Not that route, but I've been working on finding ways to make it up the McKenzie Highway without being on the McKenzie Highway. I've gotten it so that I can avoid about 80% of the main highway. It would be a little further if just a little work was put into making it more convenient. For example, there are several roads that come within 1 mile of each other, but don't connect for one reason or another, and one major bridge was de-decked.
Paving logging roads?
I had looked at the coast route a while ago, and there are a few places where one can easily bump off of the main highway, and get 5 or 10 miles on back roads (adding some distance to the route). Perhaps good signs and marking them, such as put a curvy green lane around corners.
Unfortunately a lot of the route is still on the main highway.

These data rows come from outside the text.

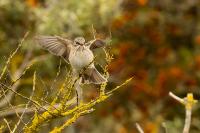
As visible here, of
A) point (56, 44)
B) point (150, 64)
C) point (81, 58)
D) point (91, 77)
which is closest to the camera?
point (81, 58)

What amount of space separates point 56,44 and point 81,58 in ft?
1.57

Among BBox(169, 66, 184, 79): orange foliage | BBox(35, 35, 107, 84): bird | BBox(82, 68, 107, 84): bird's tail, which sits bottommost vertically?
BBox(169, 66, 184, 79): orange foliage

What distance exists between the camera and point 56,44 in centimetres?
480

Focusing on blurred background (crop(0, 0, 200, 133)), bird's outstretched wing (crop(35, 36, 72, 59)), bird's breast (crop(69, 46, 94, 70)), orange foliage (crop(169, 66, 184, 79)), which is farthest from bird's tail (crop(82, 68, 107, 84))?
orange foliage (crop(169, 66, 184, 79))

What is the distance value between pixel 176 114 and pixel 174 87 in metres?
1.19

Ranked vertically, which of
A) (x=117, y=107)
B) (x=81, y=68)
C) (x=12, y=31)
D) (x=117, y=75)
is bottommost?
(x=117, y=107)

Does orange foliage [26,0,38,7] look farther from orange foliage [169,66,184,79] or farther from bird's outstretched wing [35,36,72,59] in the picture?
bird's outstretched wing [35,36,72,59]

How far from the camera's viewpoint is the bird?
434cm

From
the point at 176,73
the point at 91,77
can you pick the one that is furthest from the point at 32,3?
the point at 91,77

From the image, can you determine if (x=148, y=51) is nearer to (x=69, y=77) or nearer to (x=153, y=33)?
(x=153, y=33)

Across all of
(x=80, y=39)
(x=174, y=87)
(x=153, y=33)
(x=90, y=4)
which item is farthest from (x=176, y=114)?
(x=80, y=39)

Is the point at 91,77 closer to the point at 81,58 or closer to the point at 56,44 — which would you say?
the point at 81,58

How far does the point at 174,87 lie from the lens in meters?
14.4

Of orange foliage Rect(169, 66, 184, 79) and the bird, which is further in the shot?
orange foliage Rect(169, 66, 184, 79)
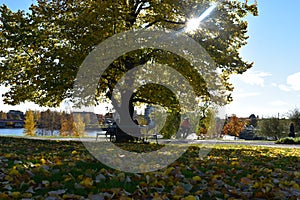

How much work would it be to cut bike lanes around the bad spots? I know there are a lot of steep cliffs, but say cut a 5 foot (rather narrow) path into the cliff face, with good guard rails. It could be quite spectacular.
I'd much rather see a 5 foot trail created than widen HWY 101 by 5 feet to add narrow shoulders. The cost might not be that different (of course, a bike trail only marginally helps vehicles).
No doubt a 400 mile bike path would be very expensive. However, it could well be heavily used. It wouldn't, however, be a bike path, but used by dogs, joggers, beach access, interstate hikers, etc.
When will they really start working on the Salmonberry Trail?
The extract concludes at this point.